— GIVEN PASSAGE —

Upon waking one morning, I was thrilled to discover an email from the art historian Diana Quinby in my inbox. Ah, what a pleasant surprise after several quiet weeks! Her email contained a download link to handwritten notes that I promptly saved on my computer.


The dossier shared by Diana included three files, each corresponding to notes taken during meetings with Nil Yalter in her studio. These notes are respectively dated November 9, 2001, March 23, 1999, and May 24, 1999, spanning over two decades. It’s worth noting, with amusement, that two of these meetings took place before my birth...


I settled quietly at my desk and spent a good hour (and even more!) examining these three files. I feared a bit to find myself facing illegible notes, but I was wrong. Diana’s notes are clear and well-written, her handwriting precise - and she even took care to correct her grammatical mistakes! I was thus able to immerse myself in these three moments of encounter with great ease.


First observation: the notes contain several questions to which we will likely find answers by listening to the VHS tapes converted into MP4. On this subject, I should receive feedback very soon.


Image 1 : Diana’s notes on La Roquette


Second observation: for me, it was clear that Diana’s notes reveal numerous details about Nil’s works, details that can only be obtained through interviews. I’m particularly thinking of the notes from November 9, 2001, which largely deal with Nil’s work, La Roquette, prison de femmes. Through these notes, and thus Nil Yalter’s words, we discover many subtleties of the lives and the daily conditions of women imprisoned at La Roquette. To provide context, the prisons of La Roquette were former penitentiary establishments located in the 11th arrondissement of Paris. One of these establishments became, in 1935, a prison for women, as well as a place of execution for women in Paris. This incarceration policy remained unchanged until the closure of the prison in 1974, the year of Nil’s work’s creation. Through Diana’s notes, we learn, for example, that “the prison provided nothing - neither tissue nor sanitary towel“ Some women worked inside the prison to earn a little money, but these small savings were not enough for all, with some

women even going so far as to “tear images [of recipes] and food to eat“ We also learn that the meat was very tough, blankets were lacking during harsh winters, lice were commonplace, and women were only allowed television once a month. These bits of information interest us as much for what they reveal about the prison as for what touched Nil and inspired her in the conception of her work.

— TASK STATEMENT —
Continue the account of Diana Quinby's notes on Nil Yalter from its last sentence.

— MATERIAL PROVIDED —
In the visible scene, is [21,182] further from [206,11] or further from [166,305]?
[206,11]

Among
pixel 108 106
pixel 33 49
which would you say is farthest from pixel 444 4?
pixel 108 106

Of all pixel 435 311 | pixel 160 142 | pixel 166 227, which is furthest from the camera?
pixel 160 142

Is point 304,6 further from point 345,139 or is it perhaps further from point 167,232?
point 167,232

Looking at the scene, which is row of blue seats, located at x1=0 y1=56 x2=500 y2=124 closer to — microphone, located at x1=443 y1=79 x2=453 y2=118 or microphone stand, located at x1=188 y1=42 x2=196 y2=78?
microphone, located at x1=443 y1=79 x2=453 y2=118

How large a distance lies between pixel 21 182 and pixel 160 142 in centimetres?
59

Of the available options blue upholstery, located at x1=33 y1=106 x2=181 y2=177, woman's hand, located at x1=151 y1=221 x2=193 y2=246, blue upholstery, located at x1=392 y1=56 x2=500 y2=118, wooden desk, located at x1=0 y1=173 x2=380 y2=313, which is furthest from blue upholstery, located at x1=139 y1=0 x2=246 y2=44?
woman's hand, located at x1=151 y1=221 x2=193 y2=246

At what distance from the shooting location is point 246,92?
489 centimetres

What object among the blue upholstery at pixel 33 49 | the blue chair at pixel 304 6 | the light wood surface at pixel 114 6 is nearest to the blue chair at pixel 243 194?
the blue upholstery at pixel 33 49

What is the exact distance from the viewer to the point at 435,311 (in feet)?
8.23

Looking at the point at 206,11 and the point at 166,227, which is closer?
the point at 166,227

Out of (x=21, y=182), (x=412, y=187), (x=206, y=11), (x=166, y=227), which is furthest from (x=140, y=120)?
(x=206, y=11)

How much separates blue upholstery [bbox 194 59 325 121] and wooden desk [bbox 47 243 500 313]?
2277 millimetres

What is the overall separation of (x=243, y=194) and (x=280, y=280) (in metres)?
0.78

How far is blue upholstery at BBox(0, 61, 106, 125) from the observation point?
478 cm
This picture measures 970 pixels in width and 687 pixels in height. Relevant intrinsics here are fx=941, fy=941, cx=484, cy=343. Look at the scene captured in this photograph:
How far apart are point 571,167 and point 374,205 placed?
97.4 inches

---

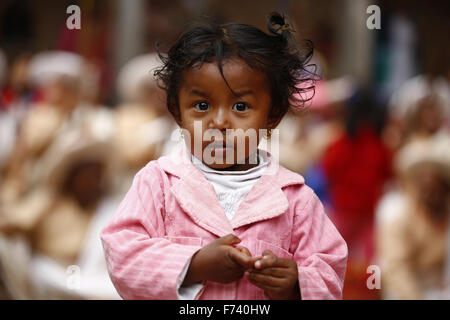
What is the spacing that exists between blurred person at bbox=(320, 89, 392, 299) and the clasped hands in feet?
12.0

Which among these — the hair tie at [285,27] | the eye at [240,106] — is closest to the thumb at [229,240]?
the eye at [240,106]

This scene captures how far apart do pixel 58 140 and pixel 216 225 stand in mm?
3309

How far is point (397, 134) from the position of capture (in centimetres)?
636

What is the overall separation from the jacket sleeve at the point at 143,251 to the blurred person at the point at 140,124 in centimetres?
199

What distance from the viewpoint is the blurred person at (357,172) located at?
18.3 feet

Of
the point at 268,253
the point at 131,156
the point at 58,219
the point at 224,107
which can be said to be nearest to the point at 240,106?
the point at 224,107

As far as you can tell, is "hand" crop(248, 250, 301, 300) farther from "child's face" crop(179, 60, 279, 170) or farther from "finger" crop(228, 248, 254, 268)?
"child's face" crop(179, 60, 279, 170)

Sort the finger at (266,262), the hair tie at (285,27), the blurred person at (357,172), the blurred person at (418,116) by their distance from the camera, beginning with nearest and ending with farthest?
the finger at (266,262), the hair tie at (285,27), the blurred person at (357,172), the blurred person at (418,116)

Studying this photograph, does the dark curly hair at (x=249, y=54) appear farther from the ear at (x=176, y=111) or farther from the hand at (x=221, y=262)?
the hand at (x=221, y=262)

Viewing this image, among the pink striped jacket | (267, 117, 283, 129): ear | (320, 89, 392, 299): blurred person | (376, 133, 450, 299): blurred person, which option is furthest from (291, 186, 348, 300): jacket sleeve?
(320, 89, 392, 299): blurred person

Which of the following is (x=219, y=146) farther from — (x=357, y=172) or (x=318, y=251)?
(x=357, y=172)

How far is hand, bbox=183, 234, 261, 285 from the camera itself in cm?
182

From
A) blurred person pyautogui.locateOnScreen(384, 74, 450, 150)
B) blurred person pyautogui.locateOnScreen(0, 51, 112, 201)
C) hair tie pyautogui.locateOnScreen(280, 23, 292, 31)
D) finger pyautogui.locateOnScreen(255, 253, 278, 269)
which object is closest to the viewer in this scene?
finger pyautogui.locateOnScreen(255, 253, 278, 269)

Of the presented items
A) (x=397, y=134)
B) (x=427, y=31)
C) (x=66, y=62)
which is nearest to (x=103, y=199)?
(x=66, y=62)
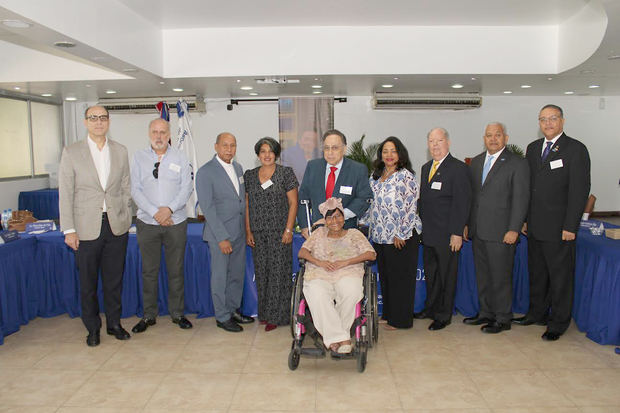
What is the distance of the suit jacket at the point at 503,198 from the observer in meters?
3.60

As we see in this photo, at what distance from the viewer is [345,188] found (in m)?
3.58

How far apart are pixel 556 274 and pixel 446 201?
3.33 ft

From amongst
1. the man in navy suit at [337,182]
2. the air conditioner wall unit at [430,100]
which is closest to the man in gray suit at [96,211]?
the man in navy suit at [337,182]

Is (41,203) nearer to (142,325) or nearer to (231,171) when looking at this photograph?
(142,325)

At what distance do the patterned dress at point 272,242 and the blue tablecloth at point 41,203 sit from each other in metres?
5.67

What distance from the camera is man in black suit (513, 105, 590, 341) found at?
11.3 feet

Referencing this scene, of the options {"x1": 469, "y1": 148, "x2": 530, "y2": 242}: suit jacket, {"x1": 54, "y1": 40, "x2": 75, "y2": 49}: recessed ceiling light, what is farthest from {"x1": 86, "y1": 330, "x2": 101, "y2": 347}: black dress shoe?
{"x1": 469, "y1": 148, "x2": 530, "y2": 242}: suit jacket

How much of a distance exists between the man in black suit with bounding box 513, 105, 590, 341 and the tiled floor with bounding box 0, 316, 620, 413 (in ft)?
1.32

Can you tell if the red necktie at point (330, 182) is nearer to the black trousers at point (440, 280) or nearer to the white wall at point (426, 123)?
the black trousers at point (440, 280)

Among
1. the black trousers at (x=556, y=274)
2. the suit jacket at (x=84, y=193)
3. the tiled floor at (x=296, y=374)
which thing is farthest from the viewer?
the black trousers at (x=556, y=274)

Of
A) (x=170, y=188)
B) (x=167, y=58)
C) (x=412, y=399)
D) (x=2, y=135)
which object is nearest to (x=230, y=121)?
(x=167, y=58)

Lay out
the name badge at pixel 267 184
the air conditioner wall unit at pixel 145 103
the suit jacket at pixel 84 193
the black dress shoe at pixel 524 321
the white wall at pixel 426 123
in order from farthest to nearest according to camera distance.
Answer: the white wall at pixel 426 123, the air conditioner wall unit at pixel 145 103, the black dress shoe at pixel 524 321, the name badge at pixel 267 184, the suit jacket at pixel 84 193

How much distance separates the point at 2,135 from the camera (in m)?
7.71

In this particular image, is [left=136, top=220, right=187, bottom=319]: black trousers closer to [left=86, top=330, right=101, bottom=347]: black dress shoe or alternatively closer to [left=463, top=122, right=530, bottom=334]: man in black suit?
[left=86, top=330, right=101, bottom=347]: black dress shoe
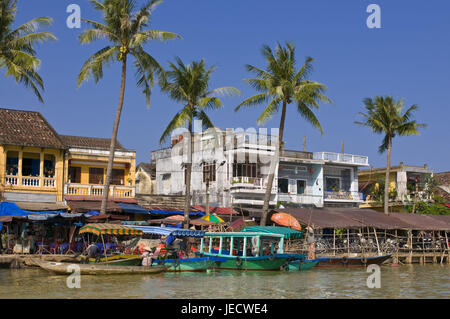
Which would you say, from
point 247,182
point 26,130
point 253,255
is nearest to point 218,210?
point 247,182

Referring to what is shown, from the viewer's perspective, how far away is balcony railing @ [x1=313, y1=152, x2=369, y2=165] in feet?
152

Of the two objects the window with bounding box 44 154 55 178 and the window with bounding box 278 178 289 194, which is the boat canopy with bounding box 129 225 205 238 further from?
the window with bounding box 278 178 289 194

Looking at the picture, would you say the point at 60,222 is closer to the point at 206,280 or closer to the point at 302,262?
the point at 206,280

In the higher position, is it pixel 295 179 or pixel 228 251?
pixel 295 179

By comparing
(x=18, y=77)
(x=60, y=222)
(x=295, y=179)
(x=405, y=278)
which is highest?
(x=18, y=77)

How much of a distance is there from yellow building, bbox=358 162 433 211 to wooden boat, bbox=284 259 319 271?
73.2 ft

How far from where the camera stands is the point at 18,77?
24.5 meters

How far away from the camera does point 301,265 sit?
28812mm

==

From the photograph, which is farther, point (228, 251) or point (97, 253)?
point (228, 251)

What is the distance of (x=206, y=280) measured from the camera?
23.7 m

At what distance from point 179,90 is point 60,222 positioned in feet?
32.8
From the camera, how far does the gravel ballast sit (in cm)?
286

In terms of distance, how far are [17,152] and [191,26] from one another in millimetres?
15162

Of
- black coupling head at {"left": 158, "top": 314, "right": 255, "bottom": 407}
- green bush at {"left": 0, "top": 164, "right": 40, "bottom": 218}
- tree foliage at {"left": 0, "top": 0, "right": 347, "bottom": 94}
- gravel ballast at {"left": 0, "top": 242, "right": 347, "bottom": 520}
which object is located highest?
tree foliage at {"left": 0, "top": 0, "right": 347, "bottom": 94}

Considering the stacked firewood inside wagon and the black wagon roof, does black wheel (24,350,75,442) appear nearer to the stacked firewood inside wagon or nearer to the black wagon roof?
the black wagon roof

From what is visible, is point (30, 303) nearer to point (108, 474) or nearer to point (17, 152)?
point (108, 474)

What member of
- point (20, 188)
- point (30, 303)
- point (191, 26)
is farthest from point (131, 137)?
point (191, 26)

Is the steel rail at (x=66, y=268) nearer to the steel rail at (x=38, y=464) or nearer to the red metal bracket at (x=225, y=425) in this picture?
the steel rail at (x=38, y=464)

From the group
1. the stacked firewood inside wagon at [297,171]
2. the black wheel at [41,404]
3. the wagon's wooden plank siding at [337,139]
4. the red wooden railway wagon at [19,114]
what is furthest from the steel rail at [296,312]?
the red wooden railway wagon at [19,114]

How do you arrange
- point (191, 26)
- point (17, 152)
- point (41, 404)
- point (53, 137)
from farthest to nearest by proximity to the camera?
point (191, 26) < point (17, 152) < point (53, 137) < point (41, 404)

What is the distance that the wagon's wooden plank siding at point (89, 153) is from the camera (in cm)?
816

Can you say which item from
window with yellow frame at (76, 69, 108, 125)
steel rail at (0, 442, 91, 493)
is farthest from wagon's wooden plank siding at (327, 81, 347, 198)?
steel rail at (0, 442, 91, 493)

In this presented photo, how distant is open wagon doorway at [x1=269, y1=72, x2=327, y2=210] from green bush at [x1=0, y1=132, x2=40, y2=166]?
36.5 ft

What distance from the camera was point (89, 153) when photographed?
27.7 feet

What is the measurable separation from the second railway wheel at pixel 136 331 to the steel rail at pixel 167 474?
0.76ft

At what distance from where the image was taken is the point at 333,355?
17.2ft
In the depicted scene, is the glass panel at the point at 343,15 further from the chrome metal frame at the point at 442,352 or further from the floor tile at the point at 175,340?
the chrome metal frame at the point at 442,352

— WRITTEN REPLY —
Image 2 : La petite prison de la roquette © Getty – Keystone


Image 3 : Nil’s work, La Roquette, Prison de Femmes


Image 4 : Nil’s work, La Roquette, Prison de Femmes


These handwritten notes, let’s not forget, are only fragments, incomplete traces of a brief moment in the lives of Nil and Diana. Subjective in nature, they ultimately represent what Diana found interesting to note on November 9, 2001, potentially enriching her future thesis and reflections, as well as what Nil deemed relevant to respond to. The great dilemma of the archive persists : what are they hiding and not telling the archivist?